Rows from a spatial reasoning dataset

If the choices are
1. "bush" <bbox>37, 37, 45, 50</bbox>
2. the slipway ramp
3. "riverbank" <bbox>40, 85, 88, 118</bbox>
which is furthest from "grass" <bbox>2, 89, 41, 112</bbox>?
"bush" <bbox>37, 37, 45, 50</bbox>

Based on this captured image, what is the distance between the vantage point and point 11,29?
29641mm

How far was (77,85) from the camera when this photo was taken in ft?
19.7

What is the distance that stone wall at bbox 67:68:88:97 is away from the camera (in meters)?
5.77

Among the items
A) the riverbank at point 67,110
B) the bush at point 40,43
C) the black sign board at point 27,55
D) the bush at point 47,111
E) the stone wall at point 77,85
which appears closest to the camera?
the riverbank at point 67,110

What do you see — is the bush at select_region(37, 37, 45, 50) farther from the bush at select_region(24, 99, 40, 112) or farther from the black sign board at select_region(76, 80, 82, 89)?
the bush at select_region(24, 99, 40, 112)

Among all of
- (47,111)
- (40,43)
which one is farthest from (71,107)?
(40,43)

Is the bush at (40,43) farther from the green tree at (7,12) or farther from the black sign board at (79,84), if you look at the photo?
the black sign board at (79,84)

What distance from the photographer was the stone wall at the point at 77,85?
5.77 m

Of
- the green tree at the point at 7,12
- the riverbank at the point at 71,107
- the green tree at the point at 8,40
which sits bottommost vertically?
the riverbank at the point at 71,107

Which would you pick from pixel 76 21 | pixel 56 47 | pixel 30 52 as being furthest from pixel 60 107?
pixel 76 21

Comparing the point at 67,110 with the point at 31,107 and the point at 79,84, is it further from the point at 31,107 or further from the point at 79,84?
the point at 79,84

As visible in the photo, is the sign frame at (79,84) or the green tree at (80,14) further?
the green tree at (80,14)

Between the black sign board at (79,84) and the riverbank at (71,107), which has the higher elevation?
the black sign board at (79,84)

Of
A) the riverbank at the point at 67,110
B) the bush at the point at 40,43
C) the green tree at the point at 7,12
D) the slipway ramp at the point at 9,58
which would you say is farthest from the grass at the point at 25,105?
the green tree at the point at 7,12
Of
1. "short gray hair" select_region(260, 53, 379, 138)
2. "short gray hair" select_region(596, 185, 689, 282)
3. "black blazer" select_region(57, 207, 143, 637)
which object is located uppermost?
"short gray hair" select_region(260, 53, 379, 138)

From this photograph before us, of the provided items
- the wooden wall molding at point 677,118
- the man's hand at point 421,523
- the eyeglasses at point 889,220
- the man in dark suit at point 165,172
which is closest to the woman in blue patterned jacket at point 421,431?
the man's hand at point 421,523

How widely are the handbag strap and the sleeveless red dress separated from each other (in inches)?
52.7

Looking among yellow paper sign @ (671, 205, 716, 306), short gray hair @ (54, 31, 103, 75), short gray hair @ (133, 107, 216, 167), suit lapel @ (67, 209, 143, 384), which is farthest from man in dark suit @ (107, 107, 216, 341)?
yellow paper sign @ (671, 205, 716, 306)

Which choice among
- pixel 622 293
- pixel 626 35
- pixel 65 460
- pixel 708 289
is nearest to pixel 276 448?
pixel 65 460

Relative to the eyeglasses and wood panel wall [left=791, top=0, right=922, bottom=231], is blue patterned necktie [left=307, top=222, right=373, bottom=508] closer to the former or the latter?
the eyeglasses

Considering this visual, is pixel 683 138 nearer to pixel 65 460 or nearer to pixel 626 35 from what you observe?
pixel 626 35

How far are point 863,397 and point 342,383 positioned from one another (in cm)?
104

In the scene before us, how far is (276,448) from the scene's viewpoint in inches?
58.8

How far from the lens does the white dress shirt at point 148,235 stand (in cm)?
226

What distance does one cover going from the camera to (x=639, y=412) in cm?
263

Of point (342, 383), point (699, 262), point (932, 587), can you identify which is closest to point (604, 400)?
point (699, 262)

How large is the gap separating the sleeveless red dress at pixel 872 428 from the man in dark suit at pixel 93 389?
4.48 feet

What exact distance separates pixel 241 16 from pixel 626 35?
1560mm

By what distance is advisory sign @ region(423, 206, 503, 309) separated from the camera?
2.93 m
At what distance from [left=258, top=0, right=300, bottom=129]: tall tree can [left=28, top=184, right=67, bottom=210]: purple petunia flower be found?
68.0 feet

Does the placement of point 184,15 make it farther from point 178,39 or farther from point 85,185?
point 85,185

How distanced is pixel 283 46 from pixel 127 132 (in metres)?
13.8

TASK GOAL
Rewrite the data starting at the line that contains "Does the placement" and ending at the last line of the data, keeping the requests unchanged. Shift every coordinate and distance value in the answers up by 120.

EXPECTED ANSWER
Does the placement of point 184,15 make it farther from point 178,39 or farther from point 85,185?
point 205,305

How distanced is pixel 283 46 from pixel 127 132 (in metres)?
133.8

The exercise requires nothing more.